_PROMPT:_ Pull out every line of the data below that contains the word "sapling", treating uppercase and lowercase letters as different.

═══ SUPPLIED INFORMATION ═══

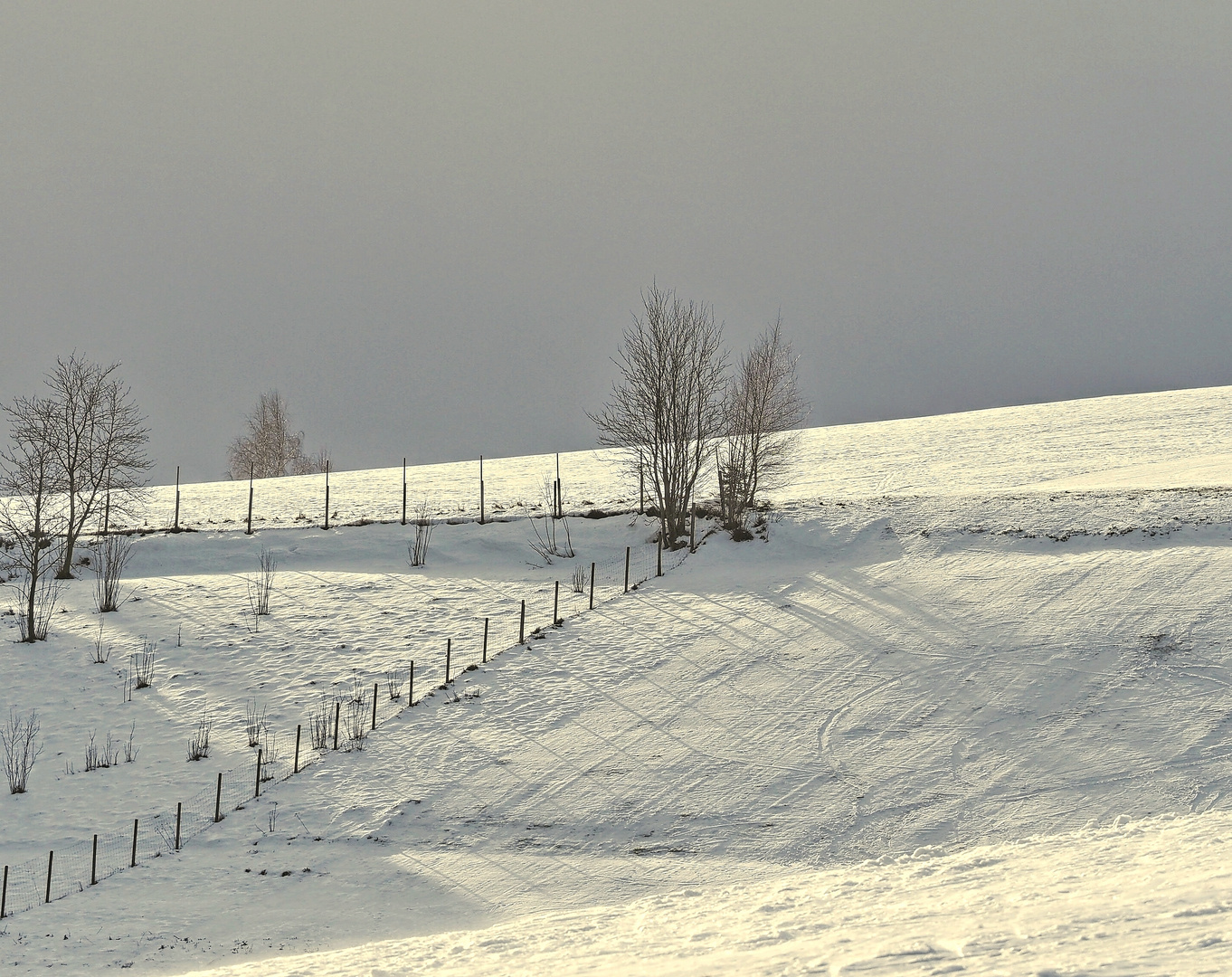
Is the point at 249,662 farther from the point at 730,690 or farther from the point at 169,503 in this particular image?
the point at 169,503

═══
═══ SUPPLIED INFORMATION ═══

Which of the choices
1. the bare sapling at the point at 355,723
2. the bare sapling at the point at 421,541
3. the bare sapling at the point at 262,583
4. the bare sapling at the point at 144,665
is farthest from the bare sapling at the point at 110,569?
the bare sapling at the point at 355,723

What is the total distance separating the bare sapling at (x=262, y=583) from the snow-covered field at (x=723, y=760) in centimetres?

═══

_PROBLEM SOLUTION:_
1. the bare sapling at the point at 355,723
2. the bare sapling at the point at 421,541
3. the bare sapling at the point at 262,583
4. the bare sapling at the point at 144,665
is farthest from the bare sapling at the point at 110,569?
the bare sapling at the point at 355,723
What is the total distance separating the bare sapling at (x=262, y=583) from the snow-covered field at (x=723, y=760) in centimetres?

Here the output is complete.